Critics find echoes of other poetic voices in Ammons’s Sumerian Vistas. David McDuff observed in Stand, “Taking W.C. Williams’ dictum [‘No ideas but in things’] one step further, Ammons shows that things may possess the quality of ideas, and ideas those of things.” In short statements called “Tombstones,” the poet sees “through layers of memory, emotion and experience to reveal the spiritual cohesion that lies behind the observed reality, and the elemental forces that unite the animate and inanimate phenomena of the world with the processes of human existence.” The reviewer also saw a connection between the poems in Sumerian Vistas and Robinson Jeffers’s vision of sinful man fallen from grace, yet Ammons emphasizes man’s place as a part of nature and the poet’s role as “an interpreter of the cosmic will.”

Bloom suggested in his The Ring in the Tower that while readers may indeed hear other voices in the background, Ammons’s poems are uniquely valuable because of the personal voice that not only borrows from but also adds to the poetic tradition. Bloom wrote: “Ammons’s poetry does for me what Stevens’s did earlier, and the High Romantics [Bloom’s term for William Blake, William Wordsworth, Samuel Coleridge, Percy Bysshe Shelley, John Keats, and Lord Byron] before that; it helps me to live my life. If Ammons is, as I think, the central poet of my generation, because he alone has made a heterocosm, a second nature in his poetry, I deprecate no other poet by this naming. ... He has emerged as an extraordinary master, comparable to the Stevens of Ideas of Order and The Man with the Blue Guitar.” Bloom concluded that as one tracks Ammons through the body of his work, one finds “by not only a complete possibility of imaginative experience, but by a renewed sense of the whole line of Emerson, the vitalizing and much maligned tradition that has accounted for most that matters in American poetry.”

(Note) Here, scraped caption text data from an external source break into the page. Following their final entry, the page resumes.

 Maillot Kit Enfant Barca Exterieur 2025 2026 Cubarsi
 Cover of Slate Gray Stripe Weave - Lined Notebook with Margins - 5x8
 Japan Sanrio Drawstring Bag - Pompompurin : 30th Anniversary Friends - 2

Ammons’s concerns with the transcendental everyman coalesce in what may prove to be his finest effort: the National Book Award winner of 1993, Garbage. The title, suggested when Ammons drove by a Florida landfill, is characteristically flippant and yet perfectly serious. “Garbage is a brilliant book,” said David Baker in the Kenyon Review. “It may very well be a great one. ... perhaps even superior to his previous long masterwork, Tape for the Turn of the Year.” Once again evoking an Emersonian view of nature, Baker noted, “Ammons discovers that nature everywhere is composed of the decadent and entropic, the aged, the tired,” and also shows that matter transforms and renews itself, turning “garbage into utility, decay into new life.” As Robert B. Shaw pointed out in Poetry, however, Ammons’s transcendent meditations are always seasoned with “jokes, slang, ironies, Li’l Abnerisms.”

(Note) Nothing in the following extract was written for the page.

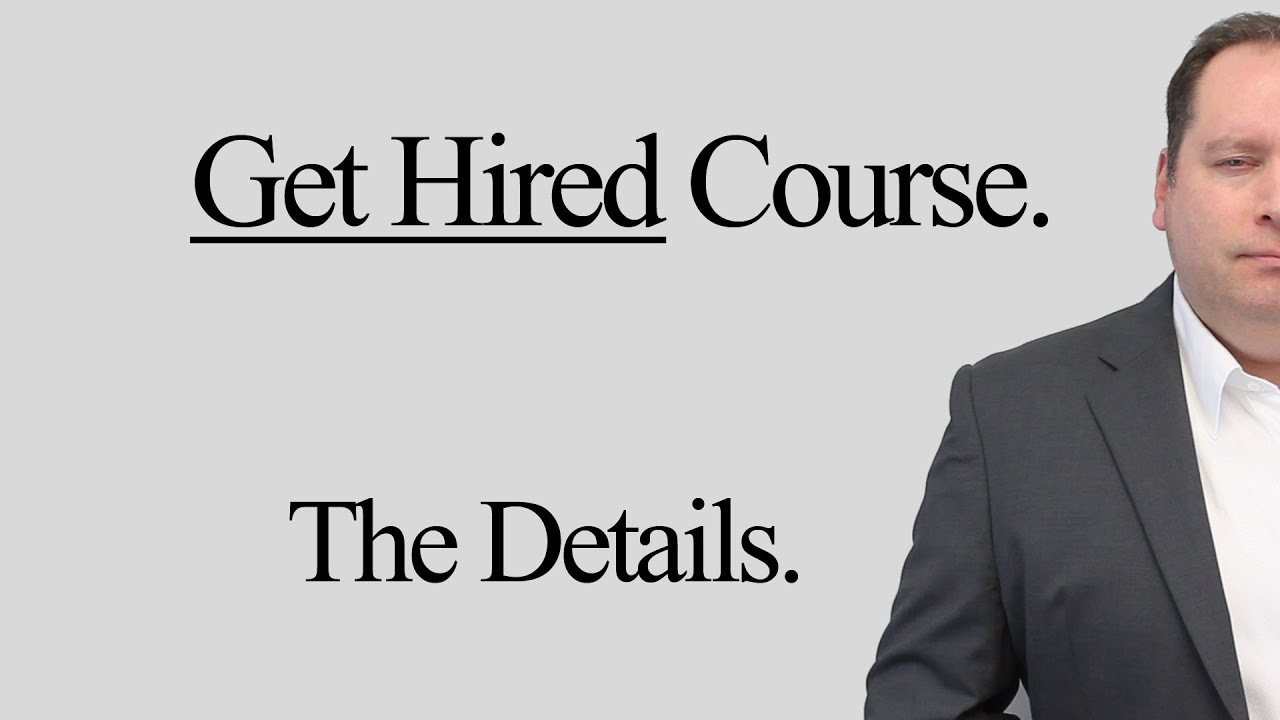 Подробности о моем курсе *Get Hired*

Elizabeth Lund of the Christian Science Monitor criticized Ammons for his tendency to jump “unexpectedly from one image or idea to another.” And yet this very disjointedness may be a strength, suggested David Kirby in his Southern Review essay, since Ammons’s poetry “does not communicate everything it finds” and because poetry in general “is less subject than fiction to a demand for clarity.” It is even through the illogical ideal of “not making sense,” Kirby argued, that Ammons is able to communicate “under the world of sameness ... what is different.” New York Times reviewer Edward Hirsch articulated what may be the consensus regarding Garbage. He saw the poem as a brilliant summation of the poet’s life work, “an American testament that arcs toward praise, a poem of amplitude that confronts our hazardous ends and circles around to saying, ‘I’m glad I was here, / even if I must go.’”

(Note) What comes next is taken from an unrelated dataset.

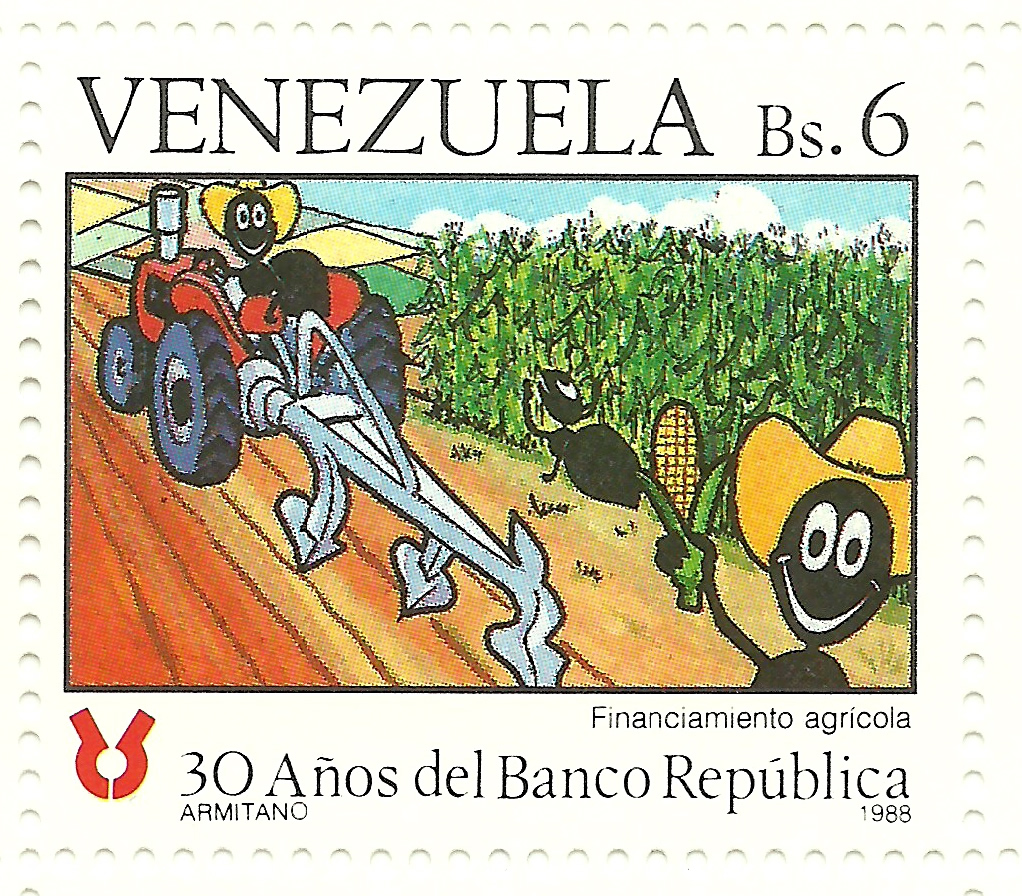 Venezuela 1988 Comic 30 Aniversario del Banco de la Repblica 2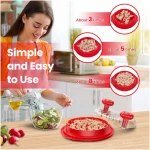 Chicken Shredder Tool Twist Large - 10'' Pro Meat Shredders for Chicken Breast,Visible Kitchen Gadgets Grinder Machine with Brush,Strong Anti-Slip Strip,Ergonomic Handle,BPA...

Brink Road contains more than 150 poems, many about nature. Booklist reviewer Donna Seaman called it a “grand collection” and concluded by saying that Ammons “has a Zen point of view and a voice that harmonizes well with e.e. cummings and Robert Frost.” “The poems present us with many bright descriptive and meditative passages,” wrote Ashley Brown in World Literature Today. “Each poem is a sentence deployed through short unrhymed stanzas, which readers familiar with Ammons’s earlier books will recognize.” Brown felt that “Summer Place,” a poem of more than 1,000 lines describing one day in 1975, is reminiscent of John Ashbery: “It presents the reader with a thoroughly enjoyable and sustained view of a poet who is sometimes a bit solemn.” A Publishers Weekly reviewer said “Summer Place” contains “enough humor and sarcasm to make it fun.” America reviewer Edward J. Ingebretsen called the poems “sinuous and surprisingly pared to the moment. ... Many, perhaps most ... seem focused away from any kind of collectivity; they are meditative rather than narrative. ... In Ammons’s Miltonian sense of things, we are east of Eden, and welcome.”

In Poetry, Christian Wiman reviewed Ammons’s long poem Glare (1997), saying that “much of it, particularly after the first fifty pages or so, is simply a kind of disposable poetry, not without its casual pleasures—the cleverness, the nimble wordplay and associative progressions of each section—but neither requiring nor rewarding much sustained attention.” Ingebretsen wrote, “His topics are desultory, sometimes leading to serendipity, other times to banality—sometimes both, pointedly.” The poem is in two parts, titled “Strip” and “Scat Scan.” Library Journal contributor Rochelle Ratner compared the longest section to Garbage. “He wants ‘Strip’ to be akin to litter, however, casually strewn everywhere,” said Ratner, who called the volume “essential.” A Publishers Weekly contributor wrote that “some of this work is witty, and some of it slaps a reader with a bracing metaphysical humor.”

Michael Graber, writing in the Commercial Appeal, said that “we are taken to a mall, a church, a school, the scene of a drive-by shooting, to black holes and more, all though the eyes of an unrelenting witness with an obsessive mind that tries to make meaning out of anything but ends up settling for laughter.”

Ammons died on February 25, 2001, at the age of 75. Franklin Crawford wrote Ammons’s obituary for the Cornell Chronicle, calling him “quite literally, a modern poetical phenomenon. His influence over American letters is immeasurably profound, and, while his style may inspire comers of every stripe, his literary accomplishments are not likely to be duplicated in our time or any other.” In the same article, former Cornell provost Don Randel, now president of the Andrew W. Mellon Foundation, wrote of his friend’s passing: “Archie Ammons once began a poem by saying, ‘Nothing’s going to become of anyone except death.’ He was right, as usual, and right in the same poem to urge us in the face of this fact to ‘drill imagination right through necessity.’ But in that opening line, he was in an important way also wrong about himself. For what has become of Archie is also that he has given many of us the words with which we will continue to think about nature, art, death, life, and a good deal else. By this method he will outlive us all.”